As a result of a joint industry project several novel techniques, based on downstream and online measurements have been developed, for:
- Monitoring the hydrate safety margin to optimise inhibitor injection rates. The system determines the amount of inhibitor in the aqueous phase and the degree of inhibition they can offer.
- Detecting the initial hydrate formation, as an early warning system against hydrate blockage. The system detects the changes in the system due to hydrate formation with the aim of giving the operator enough time to prevent a blockage.
The main advantages of the above techniques are minimising the amount of inhibitor required and preventing pipeline blockages due to hydrates, hence the cost of inhibitor, impact on the environment, cost of remedial actions and deferred production. A number of techniques have been investigated during this project with some techniques selected for prototype development. The developed prototypes have been tested. In this presentation, an update on the latest results of this new approach in flow assurance control is presented.
The past decade has witnessed dramatic changes in the oil and gas industry with the advent of deepwater exploration and production. A major challenge in deep water field development is to ensure unimpeded flow of hydrocarbons to the host platform or processing facilities. Managing solids such as hydrate, waxes, asphaltene and scale is the key to the viability of developing a deepwater prospect.
The oil industry is facing a flow assurance issue with hydrate deposits in pipelines where hydrate often forms at inaccessible locations. One of the problems other than blockage is the movement of the hydrate plugs in the pipeline at high velocity which can cause rupture in the pipeline. Any blockage in an oil/gas pipeline due to hydrate is a serious threat to the economics of the operations and also personnel safety.
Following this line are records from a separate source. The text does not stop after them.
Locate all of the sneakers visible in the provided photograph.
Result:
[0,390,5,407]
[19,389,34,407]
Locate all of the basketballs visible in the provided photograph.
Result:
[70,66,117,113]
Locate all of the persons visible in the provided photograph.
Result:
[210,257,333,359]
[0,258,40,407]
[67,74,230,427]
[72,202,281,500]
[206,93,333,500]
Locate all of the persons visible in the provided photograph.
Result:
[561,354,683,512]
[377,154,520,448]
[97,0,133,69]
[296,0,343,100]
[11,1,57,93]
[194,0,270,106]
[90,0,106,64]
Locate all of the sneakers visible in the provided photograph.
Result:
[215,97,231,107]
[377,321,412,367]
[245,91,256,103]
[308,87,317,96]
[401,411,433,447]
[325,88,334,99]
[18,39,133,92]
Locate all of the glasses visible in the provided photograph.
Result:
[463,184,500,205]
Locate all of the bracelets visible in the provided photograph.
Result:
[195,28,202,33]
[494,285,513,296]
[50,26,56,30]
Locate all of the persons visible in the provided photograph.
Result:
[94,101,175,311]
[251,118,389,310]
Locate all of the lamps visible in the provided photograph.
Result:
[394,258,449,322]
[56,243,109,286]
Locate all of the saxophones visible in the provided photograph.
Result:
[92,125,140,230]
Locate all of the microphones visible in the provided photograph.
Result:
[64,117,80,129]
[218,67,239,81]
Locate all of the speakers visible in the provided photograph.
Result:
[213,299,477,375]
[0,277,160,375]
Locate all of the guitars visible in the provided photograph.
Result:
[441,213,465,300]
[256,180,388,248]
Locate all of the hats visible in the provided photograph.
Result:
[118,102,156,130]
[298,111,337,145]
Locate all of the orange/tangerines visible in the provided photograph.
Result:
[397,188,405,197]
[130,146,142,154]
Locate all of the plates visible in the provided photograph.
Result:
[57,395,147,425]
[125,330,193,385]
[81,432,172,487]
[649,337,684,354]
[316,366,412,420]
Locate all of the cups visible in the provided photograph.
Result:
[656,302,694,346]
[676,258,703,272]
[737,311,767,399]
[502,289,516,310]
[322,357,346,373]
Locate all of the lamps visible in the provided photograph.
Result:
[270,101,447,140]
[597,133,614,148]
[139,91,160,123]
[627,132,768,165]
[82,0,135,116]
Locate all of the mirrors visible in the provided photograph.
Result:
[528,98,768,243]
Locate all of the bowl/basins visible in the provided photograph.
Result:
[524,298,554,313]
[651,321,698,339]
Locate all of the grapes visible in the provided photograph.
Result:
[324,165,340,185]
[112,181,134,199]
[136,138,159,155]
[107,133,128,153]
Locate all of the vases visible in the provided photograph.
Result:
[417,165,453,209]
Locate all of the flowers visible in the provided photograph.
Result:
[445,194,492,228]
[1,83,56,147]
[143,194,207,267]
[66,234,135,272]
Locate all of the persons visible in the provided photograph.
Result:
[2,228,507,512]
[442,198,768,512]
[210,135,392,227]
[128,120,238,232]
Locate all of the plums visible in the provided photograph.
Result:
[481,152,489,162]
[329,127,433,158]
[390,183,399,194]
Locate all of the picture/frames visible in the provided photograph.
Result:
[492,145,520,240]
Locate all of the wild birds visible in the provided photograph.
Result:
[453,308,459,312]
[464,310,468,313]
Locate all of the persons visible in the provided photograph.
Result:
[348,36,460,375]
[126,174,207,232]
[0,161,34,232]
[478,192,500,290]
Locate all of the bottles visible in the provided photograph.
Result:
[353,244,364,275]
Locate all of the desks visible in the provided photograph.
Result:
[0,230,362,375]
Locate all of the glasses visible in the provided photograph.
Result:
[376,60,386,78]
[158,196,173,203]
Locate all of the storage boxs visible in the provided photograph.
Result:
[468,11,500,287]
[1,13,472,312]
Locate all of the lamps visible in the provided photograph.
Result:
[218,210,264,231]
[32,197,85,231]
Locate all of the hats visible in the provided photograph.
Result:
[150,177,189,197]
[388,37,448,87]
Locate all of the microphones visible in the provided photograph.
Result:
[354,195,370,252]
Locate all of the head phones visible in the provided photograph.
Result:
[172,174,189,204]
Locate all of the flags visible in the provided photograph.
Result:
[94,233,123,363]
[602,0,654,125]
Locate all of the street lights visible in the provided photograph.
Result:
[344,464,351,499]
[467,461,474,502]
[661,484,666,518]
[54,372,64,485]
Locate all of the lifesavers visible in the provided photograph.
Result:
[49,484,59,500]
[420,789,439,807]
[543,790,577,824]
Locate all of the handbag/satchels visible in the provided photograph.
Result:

The conventional ways to prevent and reduce hydrate risks in transfer line and process facilities is to remove one of the elements favouring hydrate formation. For example, thermal insulation and external heating techniques are used to remove the low temperature element. Water can be removed by dehydration of the natural gas using glycol system and lowering the operating pressure can reduce the tendency for hydrate to form in the production system. However, these conventional techniques may not be feasible for some fields especially in offshore and deepwater environment due to space limitation and high insulation or heating cost. The deepwater insulation costs are reported typically US$1 million per km of flowline (Sloan, 1998).